Великий и трагический опыт, сконцентрированный в литературе, в культуре в целом, – это действительно и опора, и в некотором роде маяк, сигнальная башня посреди диких пустошей и бесплодных солончаков современности. По контрасту с былым величием русского духа, величием его творческих свершений – как низка и пуста едва ль не вся наша актуальщина. Как пусты и жалки эти ежедневные кумиры массмедиа, эксплуатирующие остаточные рефлексы культуры (но в эту-то человеческую пустоту и падают, как в пасть преисподней, честь и доблесть, совесть и долг…).

И в 90-х были писатели, которые шли поперек течения. Есть они, конечно, и теперь. Пожалуй, русский человек по-прежнему лучше всего годится именно (и только?) в художники, в поэты, в гимнопевцы/обличители, в богомазы и юроды, а слово писателя остается у нас самым надежным средством духа, способом выразить свое отношение к миру и свое понимание мира…

И я как читатель благодарен противоречиво, но убедительно раскрывшимся уже в постсоветские времена Юрию Малецкому, Владимиру Маканину, Виктору Астафьеву, Анатолию Азольскому, Виктору Пелевину, Вячеславу Пьецуху, Евгению Федорову, Андрею Волосу, Борису Екимову, а также (со своими поздними вещами) Александру Солженицыну, Фазилю Искандеру, Георгию Владимову… А также и тем, кто для меня реализовался не столь убедительно, но чем-нибудь да впечатлил (О. Павлов, Е. Кузнецов, А. Кузнецов-Тулянин, Л. Петрушевская, О. Славникова, А. Вяльцев, С. Бабаян, А. Курчаткин, Л. Улицкая, Н. Горланова, С. Василенко, В. Аксенов, В. Распутин, А. Найман, Р. Гальего Гонсалес, С. Щербаков, Л. Зорин, А. Кабаков, Л. Бородин, Р. Солнцев, Л. Юзефович, М. Вишневецкая, А. Дмитриев, В. Токарева, А. Слаповский, М. Шишкин, Д. Быков и др.). Это если назвать только прозаиков.

Важнейший ресурс современного творчества – свобода как факт духовного опыта, возможность любых отлетов, странствий духа, странствий тела… Современный русский писатель может вести диалог и с любым прошлым, и с любым настоящим, с иными литературами и культурами, с традициями и новизной… Он может (и даже призван) стать тем всечеловеком, каким был у нас когда-то Пушкин. И для этого вовсе не обязательно уезжать в Европу, тем паче в Америку или Азию. Опять же: это – не панацея. Разлука со стихией русской речи и русской жизни – это страшное испытание, и выдерживают его немногие. Посмотрите, как трудно даются новые вещи Юрию Малецкому, которого я считаю лучшим из живущих в Западной Европе русским прозаиком. Как противоречиво (то победительно, то почти провально) раскрывается там яркий талант Леонида Гиршовича. Как, безбожно повторяясь, твердят, что в России жить нельзя, даровитые, но зашедшие, на мой взгляд, в глухой творческий тупик швейцарец Михаил Шишкин или голландка Марина Палей. (Иной вопрос – что и мы, годами никуда не выезжая, начинаем ощущать себя в эмиграции. Но об этом – чуть ниже.)

Данные для обработки:
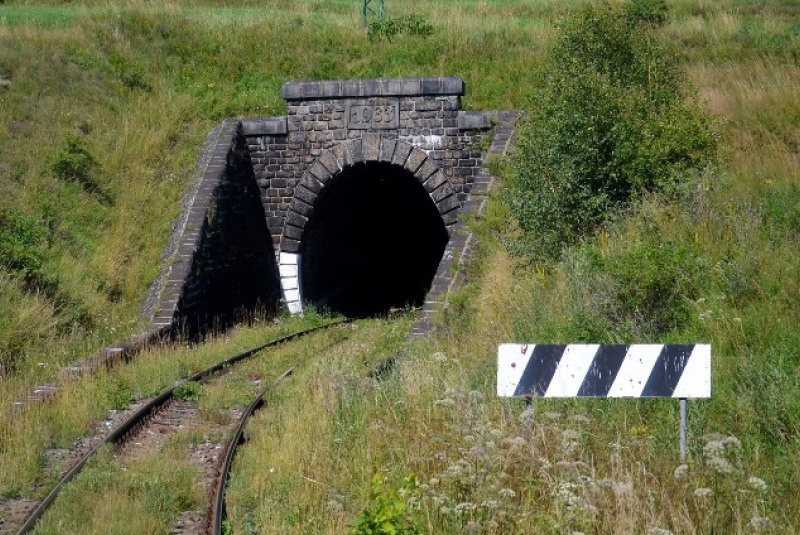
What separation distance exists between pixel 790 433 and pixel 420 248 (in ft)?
76.8

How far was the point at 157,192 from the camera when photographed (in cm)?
2012

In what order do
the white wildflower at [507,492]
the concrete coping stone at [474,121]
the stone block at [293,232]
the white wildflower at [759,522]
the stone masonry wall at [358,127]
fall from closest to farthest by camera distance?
1. the white wildflower at [759,522]
2. the white wildflower at [507,492]
3. the concrete coping stone at [474,121]
4. the stone masonry wall at [358,127]
5. the stone block at [293,232]

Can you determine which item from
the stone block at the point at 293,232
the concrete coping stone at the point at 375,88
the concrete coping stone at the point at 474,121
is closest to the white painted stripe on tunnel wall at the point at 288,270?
the stone block at the point at 293,232

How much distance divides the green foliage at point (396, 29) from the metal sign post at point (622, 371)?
1955 cm

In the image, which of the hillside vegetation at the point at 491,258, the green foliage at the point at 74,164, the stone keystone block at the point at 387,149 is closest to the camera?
the hillside vegetation at the point at 491,258

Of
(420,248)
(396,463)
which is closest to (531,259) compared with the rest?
(396,463)

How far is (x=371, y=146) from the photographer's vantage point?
21.3 m

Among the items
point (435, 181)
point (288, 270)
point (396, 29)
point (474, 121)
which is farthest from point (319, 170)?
point (396, 29)

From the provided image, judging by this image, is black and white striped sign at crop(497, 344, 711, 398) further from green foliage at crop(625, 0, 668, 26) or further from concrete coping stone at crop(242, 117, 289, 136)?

Задачи для решения:
A - Кого в отрывке текста называют лучшим из живущих в Западной Европе русских прозаиков?
B - Оформите нумерованным списком строки с самого начала данных до строки с «5. the stone block at [293,232]» включительно. Пустые строки пропустите, картинки в ответ не включайте.

Ответы на задания:
A - Юрия Малецкого.

B -
1. What separation distance exists between pixel 790 433 and pixel 420 248 (in ft)?
2. 76.8
3. How far was the point at 157,192 from the camera when photographed (in cm)?
4. 2012
5. In what order do
6. the white wildflower at [507,492]
7. the concrete coping stone at [474,121]
8. the stone block at [293,232]
9. the white wildflower at [759,522]
10. the stone masonry wall at [358,127]
11. fall from closest to farthest by camera distance?
12. 1. the white wildflower at [759,522]
13. 2. the white wildflower at [507,492]
14. 3. the concrete coping stone at [474,121]
15. 4. the stone masonry wall at [358,127]
16. 5. the stone block at [293,232]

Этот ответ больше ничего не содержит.